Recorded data
▬▬▬▬▬▬▬▬▬▬
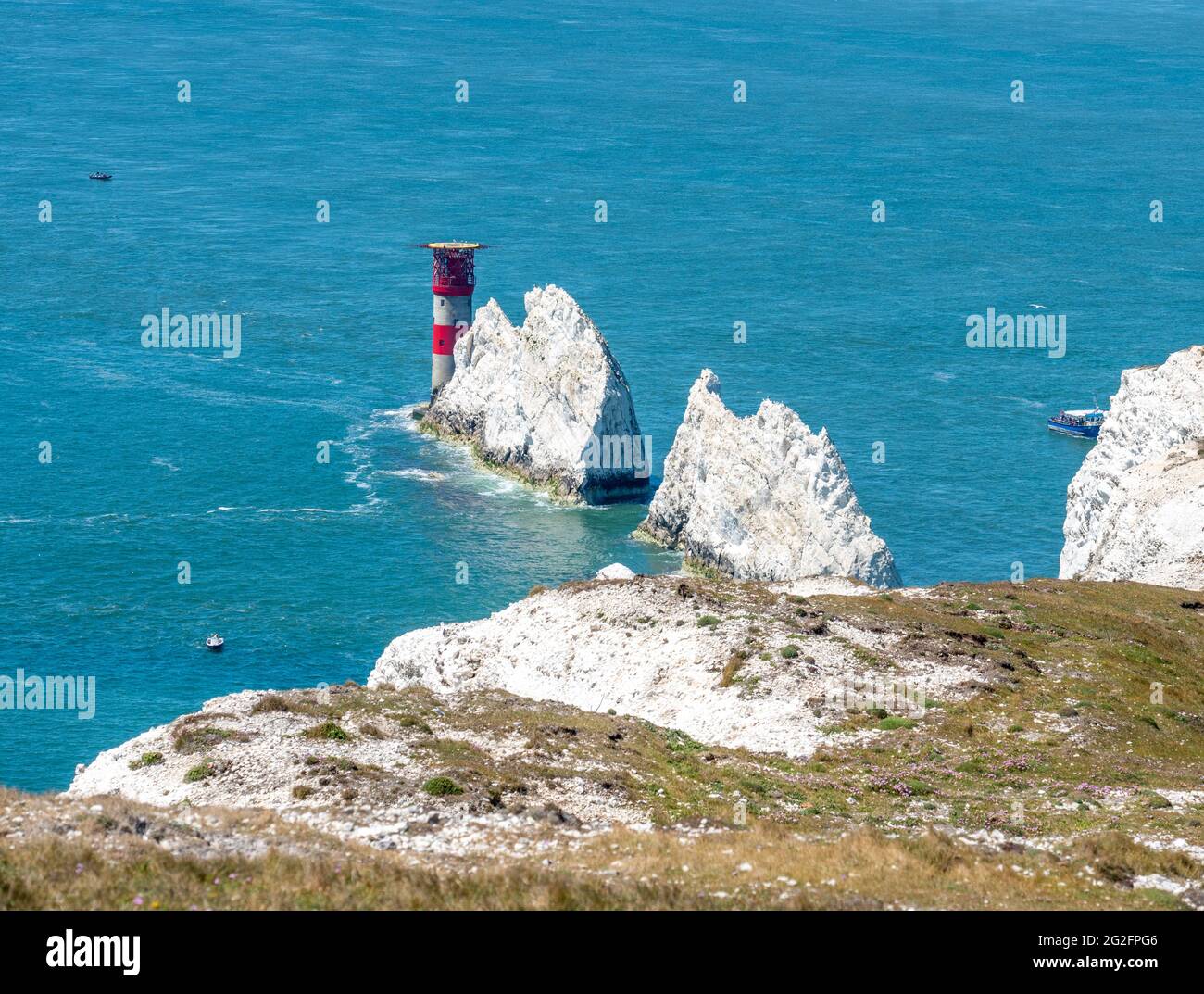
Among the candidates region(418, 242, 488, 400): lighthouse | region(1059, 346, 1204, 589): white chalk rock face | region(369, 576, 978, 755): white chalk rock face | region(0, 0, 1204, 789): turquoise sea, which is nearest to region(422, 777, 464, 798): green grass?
region(369, 576, 978, 755): white chalk rock face

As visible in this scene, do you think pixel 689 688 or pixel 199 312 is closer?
pixel 689 688

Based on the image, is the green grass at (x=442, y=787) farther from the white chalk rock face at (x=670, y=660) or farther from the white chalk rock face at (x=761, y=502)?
the white chalk rock face at (x=761, y=502)

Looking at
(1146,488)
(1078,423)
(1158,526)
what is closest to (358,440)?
(1078,423)

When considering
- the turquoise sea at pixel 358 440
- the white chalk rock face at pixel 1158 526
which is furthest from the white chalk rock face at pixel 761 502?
the white chalk rock face at pixel 1158 526
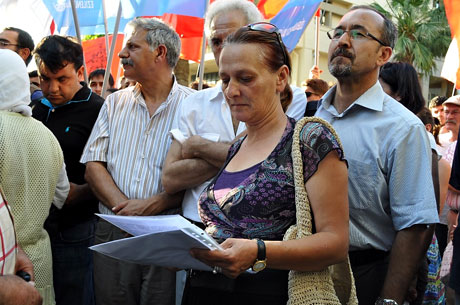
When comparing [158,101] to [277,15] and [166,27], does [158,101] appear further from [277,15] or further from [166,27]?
[277,15]

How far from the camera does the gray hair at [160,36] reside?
3.54 m

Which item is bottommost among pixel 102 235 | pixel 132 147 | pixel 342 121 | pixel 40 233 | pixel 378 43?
pixel 102 235

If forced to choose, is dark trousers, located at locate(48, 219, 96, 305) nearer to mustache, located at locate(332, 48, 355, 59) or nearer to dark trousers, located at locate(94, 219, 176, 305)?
dark trousers, located at locate(94, 219, 176, 305)

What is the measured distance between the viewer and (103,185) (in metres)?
3.25

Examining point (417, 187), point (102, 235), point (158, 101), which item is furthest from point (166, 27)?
point (417, 187)

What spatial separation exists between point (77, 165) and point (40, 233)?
0.92 meters

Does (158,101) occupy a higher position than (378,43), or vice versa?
(378,43)

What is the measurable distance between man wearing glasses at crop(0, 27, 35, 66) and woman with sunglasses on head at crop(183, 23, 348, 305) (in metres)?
3.67

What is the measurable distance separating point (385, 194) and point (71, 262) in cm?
222

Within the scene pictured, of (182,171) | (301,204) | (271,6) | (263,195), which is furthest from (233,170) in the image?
(271,6)

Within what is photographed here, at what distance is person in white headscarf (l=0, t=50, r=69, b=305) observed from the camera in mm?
2564

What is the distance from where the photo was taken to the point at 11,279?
5.74 ft

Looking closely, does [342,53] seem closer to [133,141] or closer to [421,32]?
[133,141]

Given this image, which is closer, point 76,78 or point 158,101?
▬▬▬▬▬▬▬▬▬▬
_STATED EXERCISE:_
Every record above should come back exactly, but without its pictures.

_IN RESPONSE:_
Among the candidates region(418, 242, 488, 400): lighthouse | region(1059, 346, 1204, 589): white chalk rock face | region(369, 576, 978, 755): white chalk rock face | region(0, 0, 1204, 789): turquoise sea, which is nearest to region(422, 777, 464, 798): green grass?
region(369, 576, 978, 755): white chalk rock face

As visible in this scene, do you think pixel 689 688 or pixel 199 312 is closer?
pixel 689 688

Based on the image, is the green grass at (x=442, y=787) farther from the white chalk rock face at (x=670, y=660) or farther from the white chalk rock face at (x=761, y=502)?
the white chalk rock face at (x=761, y=502)

Looking at
(1146,488)
(1078,423)
(1158,526)
what is closest to (358,440)?
(1078,423)

When considering
- the turquoise sea at pixel 358 440
- the white chalk rock face at pixel 1158 526
which is furthest from the white chalk rock face at pixel 761 502?
the white chalk rock face at pixel 1158 526
When comparing [158,101] to [277,15] and [166,27], does [158,101] appear further from [277,15] or further from [166,27]?
[277,15]

How far from the camera does the gray hair at [160,36] reside?
3.54 m

Which item is bottommost among pixel 102 235 | pixel 132 147 | pixel 342 121 | pixel 40 233 | pixel 378 43?
pixel 102 235

If forced to choose, is dark trousers, located at locate(48, 219, 96, 305) nearer to mustache, located at locate(332, 48, 355, 59) or nearer to dark trousers, located at locate(94, 219, 176, 305)?
dark trousers, located at locate(94, 219, 176, 305)

What is the measured distance between the viewer and (103,185) (in metres)?
3.25

Examining point (417, 187), point (102, 235), point (158, 101), which item is furthest from point (166, 27)?
point (417, 187)

What spatial separation exists between point (77, 165) and point (40, 233)?
0.92 meters

Does (158,101) occupy a higher position than (378,43), or vice versa?
(378,43)

What is the measurable distance between man wearing glasses at crop(0, 27, 35, 66) and woman with sunglasses on head at crop(183, 23, 348, 305) (in metres)?
3.67

What is the measurable distance separating point (385, 194) and point (71, 262) in cm?
222

Within the scene pictured, of (182,171) | (301,204) | (271,6) | (263,195), which is furthest from (233,170) in the image?
(271,6)

Within what is photographed here, at what distance is person in white headscarf (l=0, t=50, r=69, b=305) observed from the camera in mm?
2564

What is the distance from where the photo was taken to the point at 11,279?
5.74 ft

Looking closely, does [342,53] seem closer to [133,141] or closer to [421,32]?
[133,141]

Given this image, which is closer, point 76,78 or point 158,101?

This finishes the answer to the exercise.